Die Erweiterung besteht darin, daß man sich eine eigene Sprache für
die Erstellung der Inhalte definieren kann. Ein weiterer Vorteil ist die strikte
Trennung zwischen Struktur und Layout. XML wird derzeit von den gängigen
Browsern noch nicht voll unterstützt.
Y
Yahoo!
Yahoo! (http://www.yahoo.com) ist der wohl nach
wie vor weltweit am meisten benutze Suchdienst im Internet.
Z
Zertifikat
Ein Zertifikat verbindet einen kryptographischen Schlüssel - eine digitale
Unterschrift - mit einer Person oder Organisation zum Zwecke der Echtheitsbestätigung.

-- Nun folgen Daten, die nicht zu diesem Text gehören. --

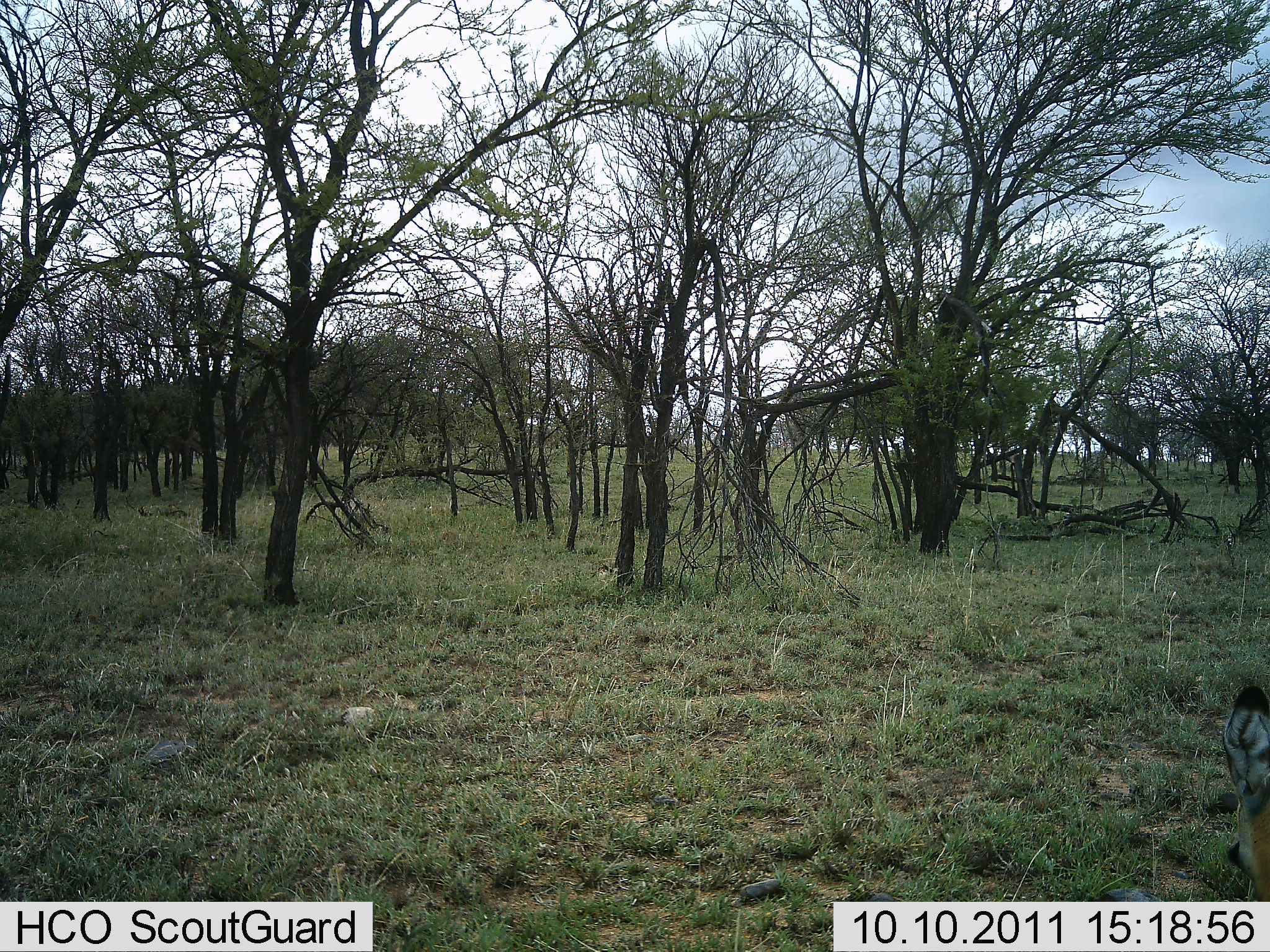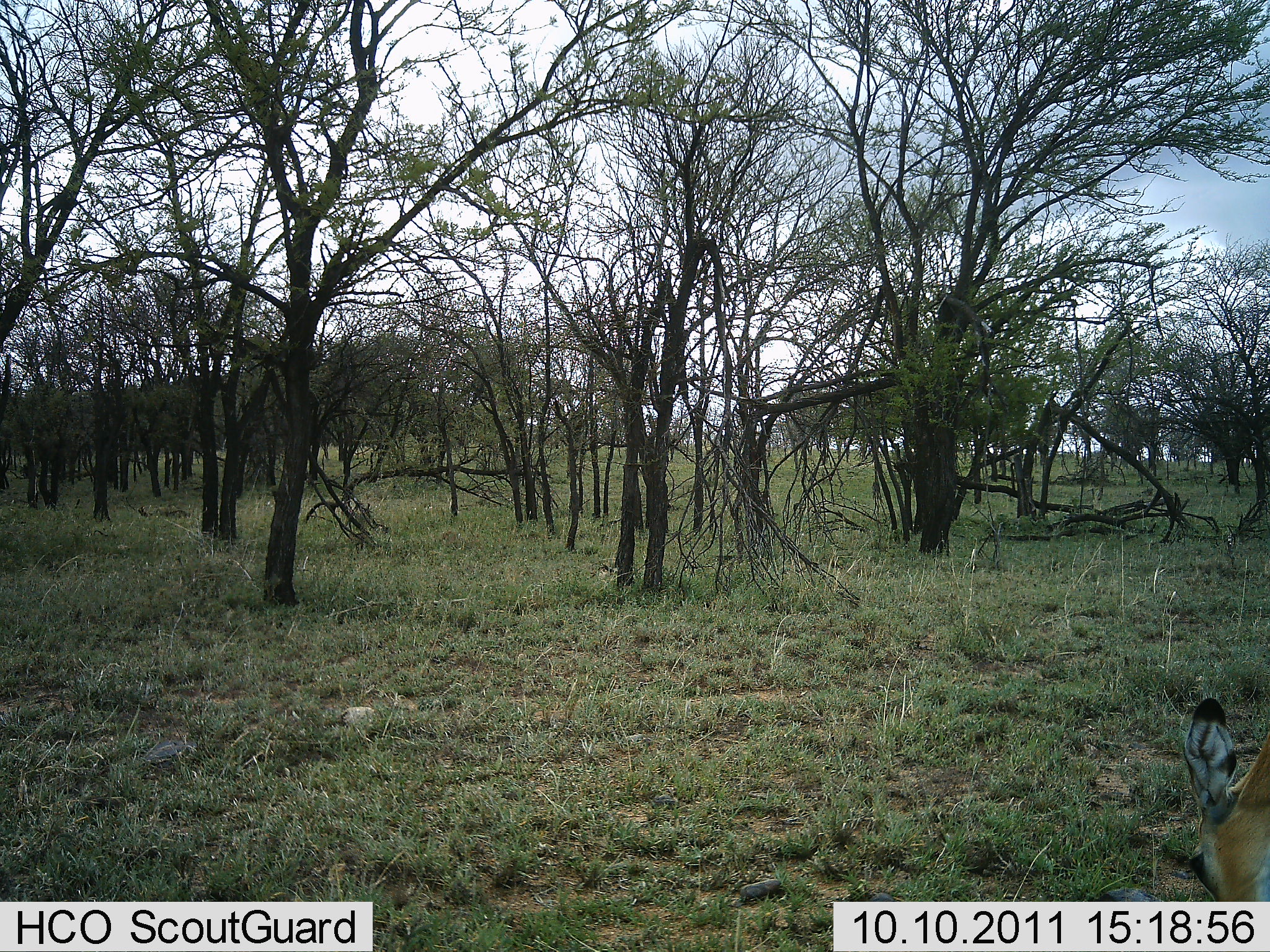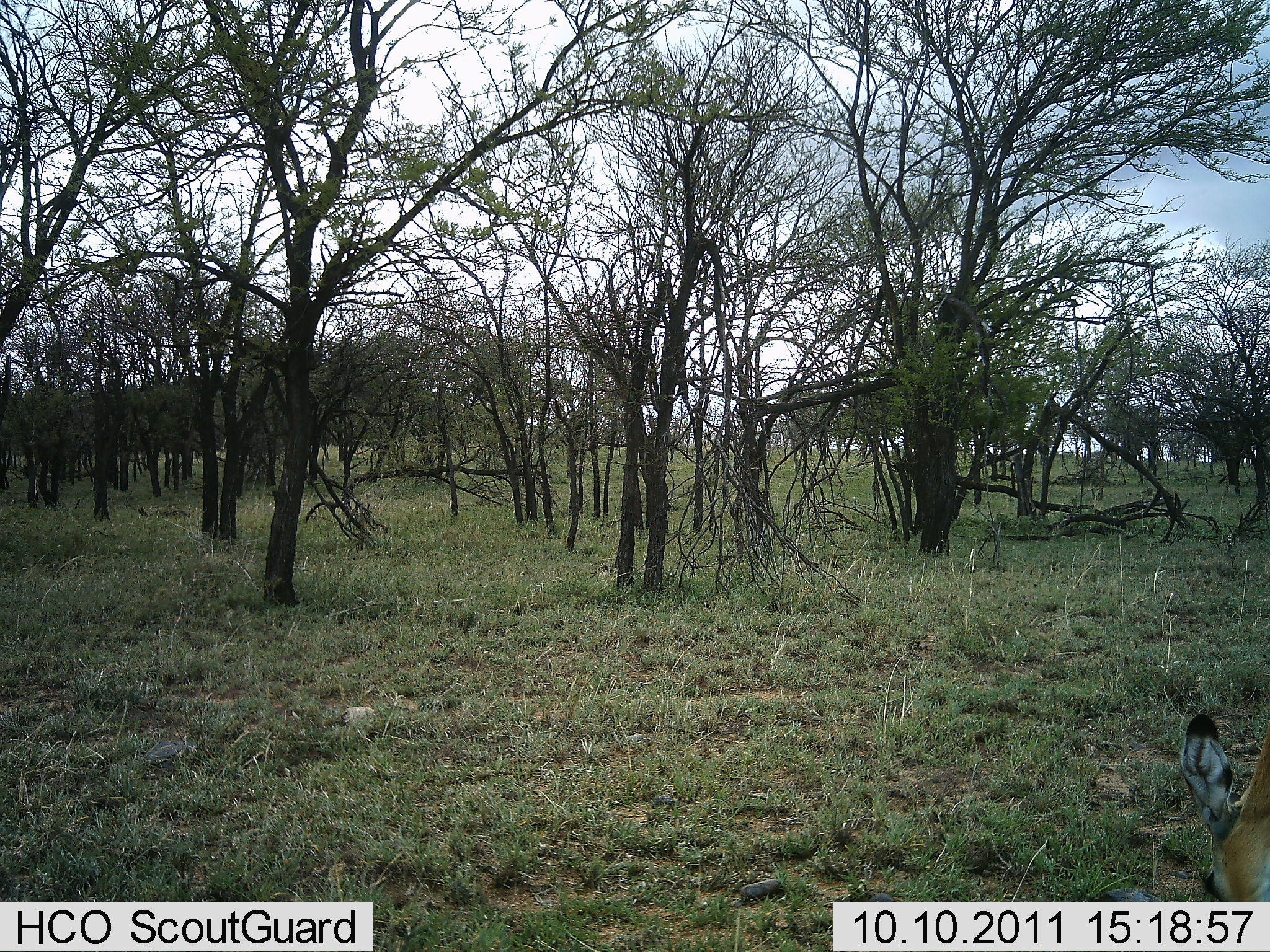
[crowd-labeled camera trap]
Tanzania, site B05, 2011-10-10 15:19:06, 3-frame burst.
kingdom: Animalia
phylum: Chordata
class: Mammalia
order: Artiodactyla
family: Bovidae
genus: Eudorcas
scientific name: Eudorcas thomsonii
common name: thomson's gazelle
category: gazellethomsons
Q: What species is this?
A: Gazellethomsons (thomson's gazelle) (Eudorcas thomsonii).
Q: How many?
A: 1.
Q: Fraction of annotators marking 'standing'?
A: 0%.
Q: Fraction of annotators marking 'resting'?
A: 0%.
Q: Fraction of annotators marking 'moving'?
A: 0%.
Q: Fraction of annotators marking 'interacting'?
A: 0%.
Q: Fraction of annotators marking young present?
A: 0%.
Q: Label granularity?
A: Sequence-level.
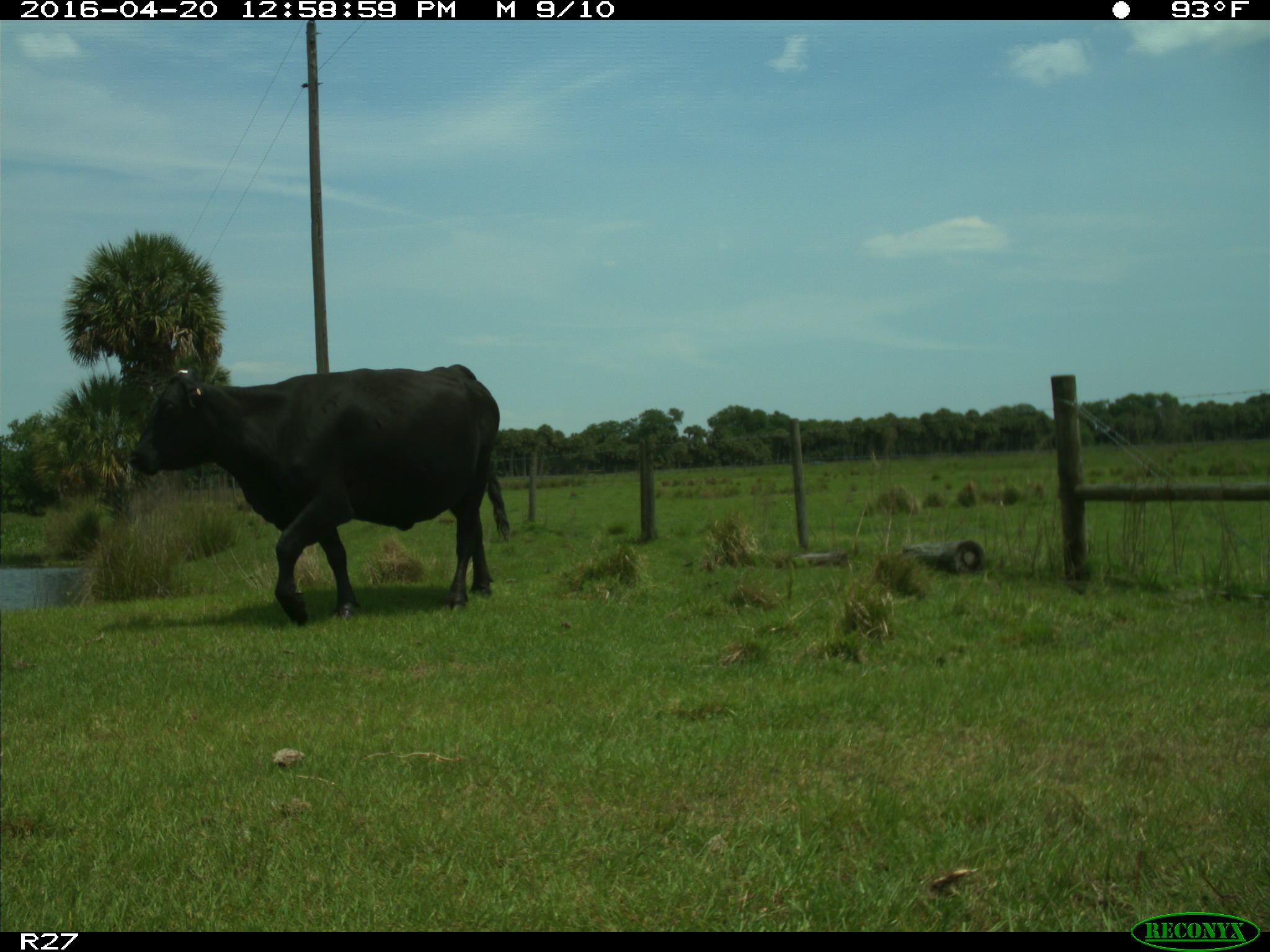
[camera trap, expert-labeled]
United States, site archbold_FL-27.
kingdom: Animalia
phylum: Chordata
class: Mammalia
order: Artiodactyla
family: Bovidae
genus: Bos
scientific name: Bos taurus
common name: domestic cow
Bos taurus (domestic cow).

Digitale Zertifikate werden inzwischen von verschiedenen Anbietern zur Verfügung
gestellt. Als Beispiel für einen solchen Anbieter sei hier die amerikanische
Firma VeriSign (http://www.verisign.com) genannt.
Zugriffsrechte
Die Zugriffsrechte in einem Netzwerk definieren, welcher Benutzer auf welche
Daten in welcher Weise zugreifen darf. Netzwerkbetriebssystem regeln die Zugriffsrechte.
Vollen Zugriff auf alle Datenbestände hat in der Regel nur der Systemadministrator.